Dr. Raymond A. Eve
Office: 442 UH
Hours: TuTh 4-5pm,
and by appt.
817-272-2661 (Main Soci. Office #)
Fall Semester, 2010
MWF 11:00 – 12:00
Room UH 014
Probably no subject (with the possible exception of sexual behavior) receives more emotionally charged treatment by civic and religious organizations, and radio-television-motion picture and printing press industries, and "the public" (or "publics"), than "criminal behavior" including its causes, its meaning, and how it should be dealt with and by whom. However, these emotional responses to the subject of crime and delinquency can be shown (and will be shown in this course) to have in many respects created crime and criminals (i.e., "over-criminalization") and (b) by correctional policies, practices, and institutions (prisons, for example which often vastly increase the probability that a "client" will commit further crimes.
If we are truly interested in reducing crime, treating criminals in a morally responsible fashion, actually "rehabilitating" offenders who are apprehended and allowing both criminals and those individuals who compose the non-criminal public to develop their full legitimate human potentials (in so far as this development is prevented by criminal behavior), we can no longer afford the luxury of a highly emotional response to crime. What is needed is a calm, rational, scientific approach to the study of crime and delinquency. Even within these limits there are several ways we can study crime and delinquency; we can adopt not only a sociological viewpoint, but also a psychological viewpoint (as in law schools), a city-management point of view, and so on. In this course, we will, of course, be primarily concerned with a sociological perspective rather than with the other various possibilities, and during the course we will try to discover just what is distinctive about a sociological approach that separates it from other possible approaches.
WHAT IS DISTINCTIVE ABOUT A SOCIOLOGICAL APPROACH TO CRIME AND DELINQUENCY?
As pointed out above, there are several scientific approaches to the study of crime and delinquency and the sociological perspective is only one of these. How then do we recognize the sociological aspects of crime and delinquency? First of all, sociology is primarily concerned with how groups or categories or aggregates as a whole or even total societies are involved in crime and delinquency rather than how individuals and individual mental states are involved (this latter being the psychological approach). Thus, sociology asks questions such as what categories of people, or groups, or societies are most likely to commit the various types of crimes? Are there different crime rates for (a) different types of societies?, (b) social classes within a given society?, (c) different regions within a nation?, (d) different areas within a city?, and (e) are there different crime rates for males and females as a whole? Also, we want to ask not only are there different crime rates for comparisons similar to those above, but also we want to ask if different types of crime are committed by the groups being compared above. For example, do Southerners in the U.S. tend to commit crimes in different patterns and at different rates than Northerners?

## DATA SHOWN

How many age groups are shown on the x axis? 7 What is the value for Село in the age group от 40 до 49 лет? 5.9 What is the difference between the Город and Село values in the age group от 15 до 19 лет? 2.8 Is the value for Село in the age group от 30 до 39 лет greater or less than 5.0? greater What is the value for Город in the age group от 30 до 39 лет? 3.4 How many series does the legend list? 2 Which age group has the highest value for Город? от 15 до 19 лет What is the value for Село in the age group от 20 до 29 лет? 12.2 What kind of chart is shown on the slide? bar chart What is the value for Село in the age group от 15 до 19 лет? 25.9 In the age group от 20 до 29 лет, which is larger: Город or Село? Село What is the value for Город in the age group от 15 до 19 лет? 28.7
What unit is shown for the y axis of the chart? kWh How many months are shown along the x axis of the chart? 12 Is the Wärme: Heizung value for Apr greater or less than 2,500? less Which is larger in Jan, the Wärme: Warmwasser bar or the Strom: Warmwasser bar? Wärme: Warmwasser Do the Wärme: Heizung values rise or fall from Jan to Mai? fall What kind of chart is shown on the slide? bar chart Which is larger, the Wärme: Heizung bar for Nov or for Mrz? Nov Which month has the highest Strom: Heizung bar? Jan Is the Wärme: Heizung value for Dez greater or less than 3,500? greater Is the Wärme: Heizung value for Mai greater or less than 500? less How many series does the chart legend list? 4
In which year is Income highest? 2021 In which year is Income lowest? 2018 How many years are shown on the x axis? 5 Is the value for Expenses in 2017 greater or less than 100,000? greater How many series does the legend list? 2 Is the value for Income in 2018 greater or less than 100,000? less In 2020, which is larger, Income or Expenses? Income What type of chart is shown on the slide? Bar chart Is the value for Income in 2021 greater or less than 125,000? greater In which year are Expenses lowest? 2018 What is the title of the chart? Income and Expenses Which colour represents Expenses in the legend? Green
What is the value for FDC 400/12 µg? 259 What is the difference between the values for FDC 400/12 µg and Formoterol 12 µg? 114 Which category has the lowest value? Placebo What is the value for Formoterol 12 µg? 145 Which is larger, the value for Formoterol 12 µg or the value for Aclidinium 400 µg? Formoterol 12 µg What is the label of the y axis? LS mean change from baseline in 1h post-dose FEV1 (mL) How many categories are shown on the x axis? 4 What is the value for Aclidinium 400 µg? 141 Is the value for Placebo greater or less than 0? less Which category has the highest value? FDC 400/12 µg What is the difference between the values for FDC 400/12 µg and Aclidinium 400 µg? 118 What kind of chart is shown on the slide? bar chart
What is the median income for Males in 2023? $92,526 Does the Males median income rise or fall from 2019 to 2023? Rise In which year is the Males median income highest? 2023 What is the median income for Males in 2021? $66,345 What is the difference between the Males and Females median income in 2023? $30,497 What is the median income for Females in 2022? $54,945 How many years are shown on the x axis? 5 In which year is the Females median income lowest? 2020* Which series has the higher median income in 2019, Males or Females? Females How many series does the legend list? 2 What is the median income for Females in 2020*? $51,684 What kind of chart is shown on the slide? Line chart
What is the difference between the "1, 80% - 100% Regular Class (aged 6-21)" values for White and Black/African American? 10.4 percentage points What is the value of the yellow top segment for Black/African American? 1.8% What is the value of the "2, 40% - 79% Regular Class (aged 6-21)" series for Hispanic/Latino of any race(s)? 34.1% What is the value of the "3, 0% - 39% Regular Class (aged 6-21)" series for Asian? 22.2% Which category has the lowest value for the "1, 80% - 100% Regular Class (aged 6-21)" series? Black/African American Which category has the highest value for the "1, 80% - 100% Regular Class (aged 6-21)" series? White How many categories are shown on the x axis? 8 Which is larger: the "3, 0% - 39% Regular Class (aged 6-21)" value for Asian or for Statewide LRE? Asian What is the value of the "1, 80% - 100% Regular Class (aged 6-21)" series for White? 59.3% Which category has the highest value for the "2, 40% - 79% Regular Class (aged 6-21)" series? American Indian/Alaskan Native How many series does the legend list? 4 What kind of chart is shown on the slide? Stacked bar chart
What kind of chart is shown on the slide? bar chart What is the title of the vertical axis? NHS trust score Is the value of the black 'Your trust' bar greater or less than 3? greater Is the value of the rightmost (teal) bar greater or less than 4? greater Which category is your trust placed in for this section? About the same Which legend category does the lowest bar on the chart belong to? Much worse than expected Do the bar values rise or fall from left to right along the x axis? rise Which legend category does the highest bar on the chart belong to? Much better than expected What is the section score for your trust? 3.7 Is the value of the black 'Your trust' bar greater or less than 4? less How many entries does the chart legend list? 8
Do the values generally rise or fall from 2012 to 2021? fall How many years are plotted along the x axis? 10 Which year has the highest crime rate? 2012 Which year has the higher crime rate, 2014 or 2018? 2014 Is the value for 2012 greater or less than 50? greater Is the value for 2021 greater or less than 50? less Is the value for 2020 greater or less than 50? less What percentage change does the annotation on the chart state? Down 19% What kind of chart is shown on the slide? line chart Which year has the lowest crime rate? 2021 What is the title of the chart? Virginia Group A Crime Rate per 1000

## THE TASK
Repeat word for word the passage of the crime and delinquency syllabus above, from "Dr. Raymond A." up to and including "commit further crimes.".

## WRITTEN SOLUTION
Dr. Raymond A. Eve
Office: 442 UH
Hours: TuTh 4-5pm,
and by appt.
817-272-2661 (Main Soci. Office #)
Fall Semester, 2010
MWF 11:00 – 12:00
Room UH 014
Probably no subject (with the possible exception of sexual behavior) receives more emotionally charged treatment by civic and religious organizations, and radio-television-motion picture and printing press industries, and "the public" (or "publics"), than "criminal behavior" including its causes, its meaning, and how it should be dealt with and by whom. However, these emotional responses to the subject of crime and delinquency can be shown (and will be shown in this course) to have in many respects created crime and criminals (i.e., "over-criminalization") and (b) by correctional policies, practices, and institutions (prisons, for example which often vastly increase the probability that a "client" will commit further crimes.